Transcranial focused ultrasound provides a new set of approaches to noninvasively manipulate neural activity in spatially specific deep brain targets. However, clinical translation has been impeded by challenges associated with ultrasound distortions by the skull, lack of flexible targeting, and the complexity and cost of transducer to subject registration. These issues reduce the control over the delivery of ultrasound to brain areas of interest, thus limiting the safety and effectiveness of therapeutic applications. This study develops approaches and their device implementation that overcomes these barriers.
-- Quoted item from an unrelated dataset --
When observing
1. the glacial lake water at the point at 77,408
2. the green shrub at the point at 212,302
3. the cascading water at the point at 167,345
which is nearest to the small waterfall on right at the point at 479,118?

The device delivers ultrasound through the temporal and parietal skull windows, which minimize the attenuation and distortions of the ultrasound by the skull. The device consists of 252 independently controlled elements, which provides the ability to modulate multiple deep brain targets at a high spatiotemporal resolution, without the need to move the device or the subject. The device can steer the focal point through beamforming to modulate targets within a relatively broad treatment envelope. And finally, the device uses a mechanical registration method that enables accurate deep brain targeting both inside and outside of the MRI. Using this method, a single MRI scan is necessary for accurate targeting; repeated subsequent treatments can be performed reproducibly in an MRI-free manner.
We validated each of these functions in-vitro and then deployed the device in two patients with major depression. The stimulation modulated mood states and was well tolerated with no adverse events.